➤ Key Highlights
2026 deliveries projected at ~51.1M SF, down from 55.1M SF in 2025.
Deliveries forecast to fall ~18% in 2026 and ~8% in 2027.
New supply drops to ~2.4% of total stock, vs. a long-term average of 4.2%.
Drivers: higher financing costs, slower rent growth, longer entitlements, elevated construction costs.
Developers are narrowing focus to growth Sun Belt metros and select secondary markets.
➤ SIGNAL
The supply correction is policy-driven and durable, not a one-quarter dip.
Below-average new starts protect existing owners’ occupancy.
Saturation risk is now local, not national.
Self-storage spent the last cycle over-building into demand. The 2026 pullback flips that: with new supply at roughly 2.4% of stock — barely half the historical norm — the sector is rebalancing toward the operators who already own the assets.
The headwinds keeping starts down are structural. Costly debt, harder-to-raise equity demanding higher returns, longer and less certain entitlement timelines, and elevated construction costs all push new feasibility further out. None reverses quickly.
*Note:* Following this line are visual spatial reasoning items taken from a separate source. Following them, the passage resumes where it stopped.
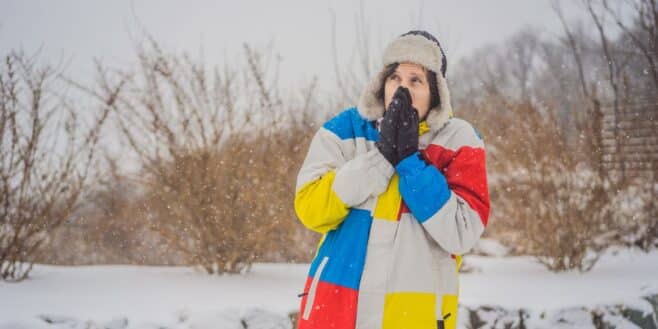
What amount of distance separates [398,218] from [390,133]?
0.25 metres

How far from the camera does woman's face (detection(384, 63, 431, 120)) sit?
154 centimetres

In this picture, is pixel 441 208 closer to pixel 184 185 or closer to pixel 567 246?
pixel 184 185

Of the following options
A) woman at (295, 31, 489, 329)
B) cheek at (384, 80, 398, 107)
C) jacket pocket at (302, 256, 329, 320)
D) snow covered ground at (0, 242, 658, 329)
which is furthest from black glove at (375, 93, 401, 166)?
snow covered ground at (0, 242, 658, 329)

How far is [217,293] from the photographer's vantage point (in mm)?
3791

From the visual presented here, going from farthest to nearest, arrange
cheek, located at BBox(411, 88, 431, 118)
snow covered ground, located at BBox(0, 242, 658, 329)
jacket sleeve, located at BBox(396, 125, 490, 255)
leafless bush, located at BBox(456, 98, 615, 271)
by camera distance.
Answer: leafless bush, located at BBox(456, 98, 615, 271) < snow covered ground, located at BBox(0, 242, 658, 329) < cheek, located at BBox(411, 88, 431, 118) < jacket sleeve, located at BBox(396, 125, 490, 255)

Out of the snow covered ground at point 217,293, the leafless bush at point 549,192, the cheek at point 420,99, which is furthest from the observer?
the leafless bush at point 549,192

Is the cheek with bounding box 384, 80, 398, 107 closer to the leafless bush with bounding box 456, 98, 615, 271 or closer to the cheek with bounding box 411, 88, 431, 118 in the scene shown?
the cheek with bounding box 411, 88, 431, 118

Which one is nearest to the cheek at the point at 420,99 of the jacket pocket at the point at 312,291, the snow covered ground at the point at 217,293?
the jacket pocket at the point at 312,291

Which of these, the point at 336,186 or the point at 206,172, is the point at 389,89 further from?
the point at 206,172

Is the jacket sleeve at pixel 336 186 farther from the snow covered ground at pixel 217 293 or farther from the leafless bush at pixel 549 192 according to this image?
the leafless bush at pixel 549 192

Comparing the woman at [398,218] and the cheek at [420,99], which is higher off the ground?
the cheek at [420,99]

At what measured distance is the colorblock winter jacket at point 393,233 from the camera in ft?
4.48


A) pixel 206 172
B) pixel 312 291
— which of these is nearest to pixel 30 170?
pixel 206 172

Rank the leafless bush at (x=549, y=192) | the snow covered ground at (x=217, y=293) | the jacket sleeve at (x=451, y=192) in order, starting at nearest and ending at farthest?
1. the jacket sleeve at (x=451, y=192)
2. the snow covered ground at (x=217, y=293)
3. the leafless bush at (x=549, y=192)
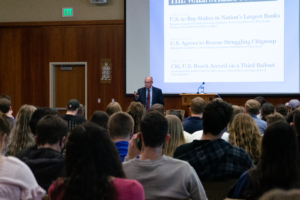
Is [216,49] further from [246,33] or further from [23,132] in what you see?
[23,132]

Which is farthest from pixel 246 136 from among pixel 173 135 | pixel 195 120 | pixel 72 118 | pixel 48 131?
pixel 72 118

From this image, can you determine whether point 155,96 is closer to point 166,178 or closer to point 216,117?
point 216,117

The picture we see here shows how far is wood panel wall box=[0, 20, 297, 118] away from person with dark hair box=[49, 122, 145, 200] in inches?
264

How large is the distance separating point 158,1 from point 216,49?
1.76 m

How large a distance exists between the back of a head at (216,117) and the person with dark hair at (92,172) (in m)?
0.97

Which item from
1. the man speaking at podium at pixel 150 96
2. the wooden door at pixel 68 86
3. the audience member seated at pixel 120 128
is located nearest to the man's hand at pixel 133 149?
the audience member seated at pixel 120 128

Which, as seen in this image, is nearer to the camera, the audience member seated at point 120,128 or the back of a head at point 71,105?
the audience member seated at point 120,128

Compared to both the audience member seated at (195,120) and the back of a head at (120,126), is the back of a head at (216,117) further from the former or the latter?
the audience member seated at (195,120)

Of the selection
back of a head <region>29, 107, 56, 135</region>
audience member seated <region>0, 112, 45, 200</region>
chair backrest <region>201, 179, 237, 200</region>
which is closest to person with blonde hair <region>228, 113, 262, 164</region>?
chair backrest <region>201, 179, 237, 200</region>

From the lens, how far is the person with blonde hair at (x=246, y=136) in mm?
2637

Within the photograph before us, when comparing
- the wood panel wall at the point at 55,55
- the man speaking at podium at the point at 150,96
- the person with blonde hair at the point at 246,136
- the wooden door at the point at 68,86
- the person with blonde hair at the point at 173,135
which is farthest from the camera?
the wooden door at the point at 68,86

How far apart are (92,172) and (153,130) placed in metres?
0.61

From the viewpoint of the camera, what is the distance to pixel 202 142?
2.08 m

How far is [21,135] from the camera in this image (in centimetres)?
291
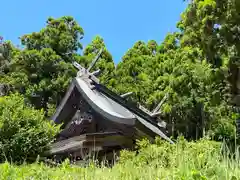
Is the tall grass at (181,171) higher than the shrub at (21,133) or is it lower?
lower

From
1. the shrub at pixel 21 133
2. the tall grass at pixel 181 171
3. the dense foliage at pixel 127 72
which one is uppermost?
the dense foliage at pixel 127 72

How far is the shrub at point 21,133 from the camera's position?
8531 millimetres

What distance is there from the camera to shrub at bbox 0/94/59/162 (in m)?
8.53

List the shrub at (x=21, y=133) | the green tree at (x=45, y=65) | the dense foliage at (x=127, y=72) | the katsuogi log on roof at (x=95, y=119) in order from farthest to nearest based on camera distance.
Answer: the green tree at (x=45, y=65) → the dense foliage at (x=127, y=72) → the katsuogi log on roof at (x=95, y=119) → the shrub at (x=21, y=133)

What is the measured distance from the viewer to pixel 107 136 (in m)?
11.2

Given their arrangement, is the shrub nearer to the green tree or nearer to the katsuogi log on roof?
the katsuogi log on roof

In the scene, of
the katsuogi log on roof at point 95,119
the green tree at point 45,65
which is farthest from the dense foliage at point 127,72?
the katsuogi log on roof at point 95,119

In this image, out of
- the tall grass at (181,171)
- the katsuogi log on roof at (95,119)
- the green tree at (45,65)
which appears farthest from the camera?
the green tree at (45,65)

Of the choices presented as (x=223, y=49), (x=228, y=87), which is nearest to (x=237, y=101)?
(x=228, y=87)

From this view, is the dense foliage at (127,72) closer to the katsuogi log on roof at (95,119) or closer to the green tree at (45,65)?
the green tree at (45,65)

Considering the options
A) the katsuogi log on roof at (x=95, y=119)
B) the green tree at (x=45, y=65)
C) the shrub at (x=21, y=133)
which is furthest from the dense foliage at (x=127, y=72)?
the shrub at (x=21, y=133)

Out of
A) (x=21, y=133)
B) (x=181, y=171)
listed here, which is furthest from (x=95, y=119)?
(x=181, y=171)

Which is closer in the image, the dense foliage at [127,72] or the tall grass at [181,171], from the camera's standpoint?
the tall grass at [181,171]

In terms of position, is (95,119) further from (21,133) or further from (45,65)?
(45,65)
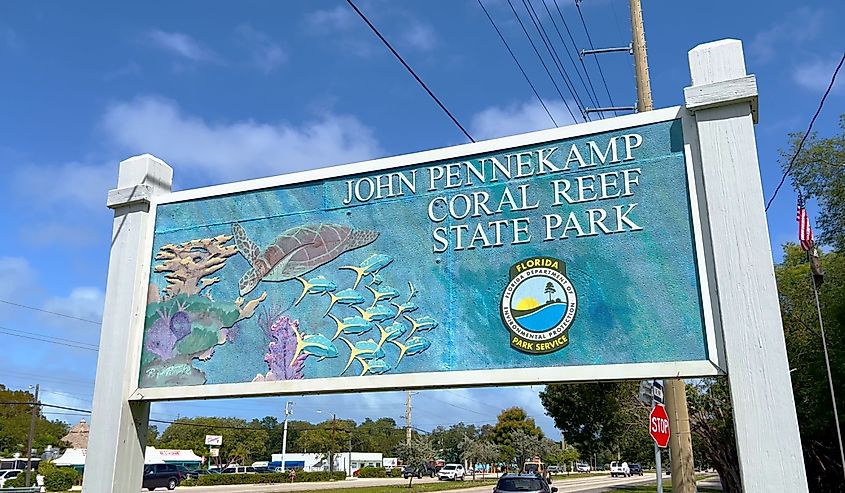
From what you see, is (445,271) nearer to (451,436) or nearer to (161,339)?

For existing portfolios in supply-disciplined submarkets, thinning competition is the quiet tailwind — rent growth has cooled, but a starved pipeline limits how much new product can undercut them. The underwriting edge has moved from development to acquisition and lease-up of standing assets in markets where the pipeline is genuinely empty; pro formas built on continued heavy supply growth are now stale. The constraint is delivery, not demand.
➤ TAKEAWAY
When the cranes stop, incumbents win — self-storage just handed pricing power back to the operators who already own it.